Surrounded by the cacophonous sounds and marketing-heavy atmosphere of the new GDC, Crawford laments that the conference he initially created with a few other designers has since turned into a soulless representation of the industry at large. He sarcastically jokes that his favorite recent GDC talk concerned the technology behind 3D boob physics. They play PixelJunk Eden, an indie game that seemingly represents everything that irritates Crawford about the Independent Games Festival: “I didn’t like it at all…it’s just a variation on the same old hand-eye coordination, you know, let’s — ‘can you twiddle your fingers fast enough to make cute things happen on the screen’…so what?” One gets the feeling that these guys are really trying to accomplish something new and explore the expressiveness of games, but, surrounded by an ironic perversion of the conference Crawford once created, they seem completely alone.

Perhaps that’s what makes the documentary so frequently crushing. These are two of the most relevant guys in all of game design, yet they admit — with alarming regularity — that they might not know what they’re doing. Rohrer claims to have hit a wall with his metaphorical game designs. After we are shown short clip from the very end of his dragon speech, Crawford admits that his entire livelihood rests on the success of Storytron, an interactive storytelling system that immediately appears to be too ambitious for its own good.

Both are struggling with nearly identical problems: am I doing the right thing? Is there any value to what I’m trying to accomplish? Crawford never tamed the dragon of interactive storytelling, and though Rohrer is a relatively fresh face on the gaming scene it’s impossible not to wonder if he’ll end up in the same place (especially since he later voices his desire to explore the same interactive storytelling idea as Crawford, which Crawford immediately advises against).
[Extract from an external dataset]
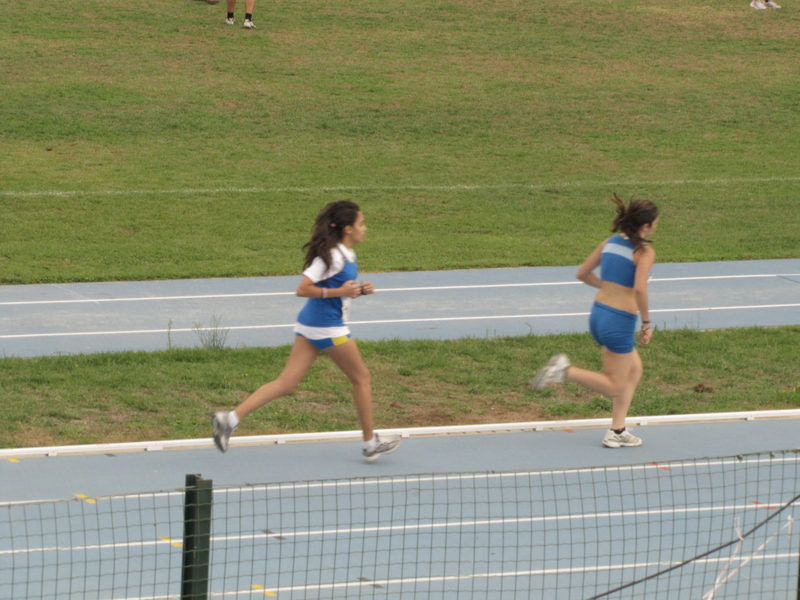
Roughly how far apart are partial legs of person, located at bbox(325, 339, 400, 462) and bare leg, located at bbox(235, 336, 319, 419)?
145mm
The two explore what appears to be a decommissioned naval boat as Crawford discusses his history as a designer. As someone who didn’t get into gaming until the late SNES era, Crawford’s Balance of Power, with its world map and seemingly endless menu windows, seemed almost alien to me. And maybe that’s the point. Whatever depths of gameplay Crawford once plumbed, the entire industry since moved in the complete opposite direction, spurred onward by the success of Wolfenstein and Doom. Apart from the work of Rohrer and his contemporaries, Crawford laments that he hasn’t seen anything new in the last decade — even The Sims was preceded by an Activision game called Little Computer People

As they talk over dinner and eventually return to a closed Moscone Center at the documentary’s conclusion, the two discuss a games industry that has gone in the wrong direction, focused on technology and spectacle rather than expressiveness or humanity. These two guys, and the schools of thought they represent, seem to be the gaming world’s only hope for fighting against an onslaught of chainsaw guns and bouncing, 3D boobs.

Yet, nothing is solved. There is no catharsis. The documentary doesn’t end with Rohrer talking excitedly about some new design idea he’s got that will change the way we think about interactivity. Crawford doesn’t announce that Storytron has become a smash hit among the casual game market. We are left with a young designer who  seems to have no clue regarding what to do next (Rohrer’s admission of uncertainty is made slightly more disappointing when one considers he recently had to take an advertising job), and an old legend whose entire livelihood rests on an invention that seems doomed to fail.

Perhaps the men will one day tame their respective dragons, but Into the Night with Chris Crawford and Jason Rohrer made me feel unreasonably hopeless about the games industry for days after I watched it.

It’s a remarkably well-made documentary — the conversations flow together very nicely, the cinematography is great, and the hands of the editor or director are all but invisible, putting almost sole focus on the subjects — but it’s also filled with the crushing life realizations that result when two incredibly intelligent people are totally, frighteningly honest with one another.